処で「トランプ氏を下品な言葉で酷評した英国の駐米大使」が辞任した。ダロック大使は書簡で「公電文書が大使館から漏えいして以来、自身の立場、および大使としての在任期間を巡る憶測が飛び交っている。こうした憶測に終止符を打ちたい。現状では自分自身の役割を自分が望むように果たすことは不可能になっている」としたが当然だろう。

メイ首相は議会で「ダロック大使が辞任の必要を感じたことは非常に残念だと本人に伝えた」と説明。トランプ政権に対する認識はダロック大使と同じでないとしつつ、大使は率直な評価を自由に下せることが重要と指摘した。

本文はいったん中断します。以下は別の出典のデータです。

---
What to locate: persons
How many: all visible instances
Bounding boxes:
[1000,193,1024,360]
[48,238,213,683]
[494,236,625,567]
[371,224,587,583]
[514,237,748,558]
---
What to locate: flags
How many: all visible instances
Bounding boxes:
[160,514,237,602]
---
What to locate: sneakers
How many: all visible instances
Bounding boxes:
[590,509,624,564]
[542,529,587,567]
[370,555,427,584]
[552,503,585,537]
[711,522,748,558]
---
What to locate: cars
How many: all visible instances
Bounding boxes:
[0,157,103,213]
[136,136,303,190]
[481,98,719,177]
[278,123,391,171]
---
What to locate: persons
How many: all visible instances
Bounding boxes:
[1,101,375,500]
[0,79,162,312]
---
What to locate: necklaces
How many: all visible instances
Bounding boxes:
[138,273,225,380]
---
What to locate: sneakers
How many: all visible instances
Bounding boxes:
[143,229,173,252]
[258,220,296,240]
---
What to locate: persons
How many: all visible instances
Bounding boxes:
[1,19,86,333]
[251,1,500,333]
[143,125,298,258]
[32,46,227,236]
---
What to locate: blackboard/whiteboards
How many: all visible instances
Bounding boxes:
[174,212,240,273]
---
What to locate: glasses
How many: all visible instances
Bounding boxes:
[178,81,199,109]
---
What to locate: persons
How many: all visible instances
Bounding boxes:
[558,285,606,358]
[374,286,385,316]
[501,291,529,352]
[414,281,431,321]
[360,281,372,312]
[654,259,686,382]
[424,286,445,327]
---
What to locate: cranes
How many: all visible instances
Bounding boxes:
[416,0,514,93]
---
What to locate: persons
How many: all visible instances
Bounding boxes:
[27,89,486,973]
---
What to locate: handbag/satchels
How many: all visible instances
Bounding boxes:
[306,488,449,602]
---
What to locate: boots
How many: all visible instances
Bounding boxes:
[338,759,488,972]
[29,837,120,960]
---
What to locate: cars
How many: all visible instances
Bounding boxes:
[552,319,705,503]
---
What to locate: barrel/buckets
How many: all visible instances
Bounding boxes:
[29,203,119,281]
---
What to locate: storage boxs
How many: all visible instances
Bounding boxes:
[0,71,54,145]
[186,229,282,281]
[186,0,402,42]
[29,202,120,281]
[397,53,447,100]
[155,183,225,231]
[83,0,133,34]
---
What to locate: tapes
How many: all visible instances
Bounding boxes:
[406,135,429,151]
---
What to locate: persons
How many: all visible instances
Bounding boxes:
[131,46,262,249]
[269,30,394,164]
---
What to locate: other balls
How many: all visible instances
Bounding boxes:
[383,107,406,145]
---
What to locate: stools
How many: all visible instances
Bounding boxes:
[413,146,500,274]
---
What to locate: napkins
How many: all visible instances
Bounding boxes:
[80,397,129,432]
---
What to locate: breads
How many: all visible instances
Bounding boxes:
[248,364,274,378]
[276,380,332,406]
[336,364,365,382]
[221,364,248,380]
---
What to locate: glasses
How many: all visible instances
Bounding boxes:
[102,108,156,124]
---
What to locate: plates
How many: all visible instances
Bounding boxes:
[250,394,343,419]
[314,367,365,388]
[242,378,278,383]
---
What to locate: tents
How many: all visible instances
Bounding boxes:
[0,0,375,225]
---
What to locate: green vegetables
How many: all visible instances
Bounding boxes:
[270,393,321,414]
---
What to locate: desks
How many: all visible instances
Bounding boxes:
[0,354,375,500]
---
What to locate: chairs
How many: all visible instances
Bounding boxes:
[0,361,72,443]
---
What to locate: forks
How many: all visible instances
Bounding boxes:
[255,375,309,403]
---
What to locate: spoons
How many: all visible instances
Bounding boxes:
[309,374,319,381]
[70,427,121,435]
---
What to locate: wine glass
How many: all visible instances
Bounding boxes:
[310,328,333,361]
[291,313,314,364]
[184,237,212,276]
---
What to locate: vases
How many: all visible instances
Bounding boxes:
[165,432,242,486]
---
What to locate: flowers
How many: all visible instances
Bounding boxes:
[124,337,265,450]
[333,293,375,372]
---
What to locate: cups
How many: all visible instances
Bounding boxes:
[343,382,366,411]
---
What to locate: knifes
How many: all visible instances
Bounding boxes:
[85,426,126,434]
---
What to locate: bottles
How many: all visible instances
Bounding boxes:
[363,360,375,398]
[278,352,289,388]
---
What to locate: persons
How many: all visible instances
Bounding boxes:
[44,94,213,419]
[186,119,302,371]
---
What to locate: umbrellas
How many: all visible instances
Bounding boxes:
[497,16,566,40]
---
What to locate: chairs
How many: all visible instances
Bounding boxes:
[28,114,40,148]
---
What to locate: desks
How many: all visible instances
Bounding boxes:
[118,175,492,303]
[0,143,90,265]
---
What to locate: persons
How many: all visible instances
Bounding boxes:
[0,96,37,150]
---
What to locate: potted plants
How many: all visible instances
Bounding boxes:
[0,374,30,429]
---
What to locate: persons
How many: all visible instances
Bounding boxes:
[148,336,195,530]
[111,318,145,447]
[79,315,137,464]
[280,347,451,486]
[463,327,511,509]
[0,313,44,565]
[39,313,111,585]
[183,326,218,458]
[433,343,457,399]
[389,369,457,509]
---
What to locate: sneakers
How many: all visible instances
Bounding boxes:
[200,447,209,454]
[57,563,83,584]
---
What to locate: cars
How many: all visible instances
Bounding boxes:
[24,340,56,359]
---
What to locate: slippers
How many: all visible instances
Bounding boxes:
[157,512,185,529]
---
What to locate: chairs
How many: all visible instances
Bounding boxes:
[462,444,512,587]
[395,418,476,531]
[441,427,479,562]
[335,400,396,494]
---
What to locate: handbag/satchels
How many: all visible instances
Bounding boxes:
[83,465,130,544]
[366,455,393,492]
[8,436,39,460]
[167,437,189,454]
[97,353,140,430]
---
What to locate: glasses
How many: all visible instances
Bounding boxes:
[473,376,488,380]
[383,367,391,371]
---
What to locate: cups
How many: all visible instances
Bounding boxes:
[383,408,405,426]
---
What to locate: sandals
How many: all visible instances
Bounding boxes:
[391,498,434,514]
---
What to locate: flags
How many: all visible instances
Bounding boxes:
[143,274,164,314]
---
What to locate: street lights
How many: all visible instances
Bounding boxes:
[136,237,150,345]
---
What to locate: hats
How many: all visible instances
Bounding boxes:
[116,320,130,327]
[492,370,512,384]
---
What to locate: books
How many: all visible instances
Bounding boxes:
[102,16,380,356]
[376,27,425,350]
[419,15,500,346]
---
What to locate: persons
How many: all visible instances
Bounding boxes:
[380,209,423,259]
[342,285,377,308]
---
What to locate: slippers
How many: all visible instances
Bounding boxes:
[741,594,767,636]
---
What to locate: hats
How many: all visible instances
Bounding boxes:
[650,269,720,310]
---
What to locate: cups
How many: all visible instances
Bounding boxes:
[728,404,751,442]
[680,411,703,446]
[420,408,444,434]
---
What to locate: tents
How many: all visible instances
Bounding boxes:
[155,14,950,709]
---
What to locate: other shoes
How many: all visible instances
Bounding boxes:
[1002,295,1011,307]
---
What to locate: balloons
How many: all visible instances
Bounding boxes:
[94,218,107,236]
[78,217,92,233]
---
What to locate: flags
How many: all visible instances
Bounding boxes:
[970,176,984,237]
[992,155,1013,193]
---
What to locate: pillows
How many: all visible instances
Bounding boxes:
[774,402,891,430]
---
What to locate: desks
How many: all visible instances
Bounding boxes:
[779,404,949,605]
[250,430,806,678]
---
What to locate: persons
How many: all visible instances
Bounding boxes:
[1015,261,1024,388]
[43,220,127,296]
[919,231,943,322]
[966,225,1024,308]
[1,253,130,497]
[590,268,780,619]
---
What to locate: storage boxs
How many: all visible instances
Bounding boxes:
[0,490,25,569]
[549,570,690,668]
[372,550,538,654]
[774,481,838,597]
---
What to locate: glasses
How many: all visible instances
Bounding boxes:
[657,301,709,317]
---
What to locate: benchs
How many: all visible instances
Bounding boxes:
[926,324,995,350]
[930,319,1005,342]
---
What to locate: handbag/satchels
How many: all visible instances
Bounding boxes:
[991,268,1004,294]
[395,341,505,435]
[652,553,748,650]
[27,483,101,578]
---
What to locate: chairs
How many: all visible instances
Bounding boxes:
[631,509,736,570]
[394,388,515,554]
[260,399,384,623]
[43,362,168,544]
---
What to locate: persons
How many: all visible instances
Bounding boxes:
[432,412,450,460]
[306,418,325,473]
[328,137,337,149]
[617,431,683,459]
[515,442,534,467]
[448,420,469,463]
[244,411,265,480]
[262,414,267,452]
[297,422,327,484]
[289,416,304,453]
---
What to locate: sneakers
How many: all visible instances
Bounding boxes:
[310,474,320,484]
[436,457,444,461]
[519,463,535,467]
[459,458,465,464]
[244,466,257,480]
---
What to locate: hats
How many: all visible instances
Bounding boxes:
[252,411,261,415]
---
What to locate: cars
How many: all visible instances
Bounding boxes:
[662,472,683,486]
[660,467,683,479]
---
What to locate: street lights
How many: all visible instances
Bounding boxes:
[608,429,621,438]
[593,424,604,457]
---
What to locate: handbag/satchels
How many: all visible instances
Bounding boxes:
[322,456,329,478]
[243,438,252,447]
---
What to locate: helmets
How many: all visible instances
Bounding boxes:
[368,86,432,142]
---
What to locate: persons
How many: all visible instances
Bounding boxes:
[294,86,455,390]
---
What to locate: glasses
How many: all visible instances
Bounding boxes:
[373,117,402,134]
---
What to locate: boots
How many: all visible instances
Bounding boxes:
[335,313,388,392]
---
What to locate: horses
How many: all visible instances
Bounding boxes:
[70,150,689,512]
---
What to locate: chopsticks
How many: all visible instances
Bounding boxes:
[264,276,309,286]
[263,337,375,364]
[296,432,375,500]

これが「高尚な?」政治家と外交官らの裏の姿だが、酷評されたトランプ大統領も、負けずにダロック大使とは「今後対応しない」とツイッターに投稿し、ダロック大使を「いかれた男」、メイ英首相を「愚か者」と呼び、英国に対する「口撃」を強めていたから、「目くそ鼻くその類」だが、「笑顔で握手しつつテーブルの下で足蹴にする国際政治」とはそんなものだ。更にレベルが低い相手が韓国だから、上品ぶった外交では裏をかかれるだろう。

在韓日本大使が、文大統領をどう評価しているのか、知りたいものだが・・・。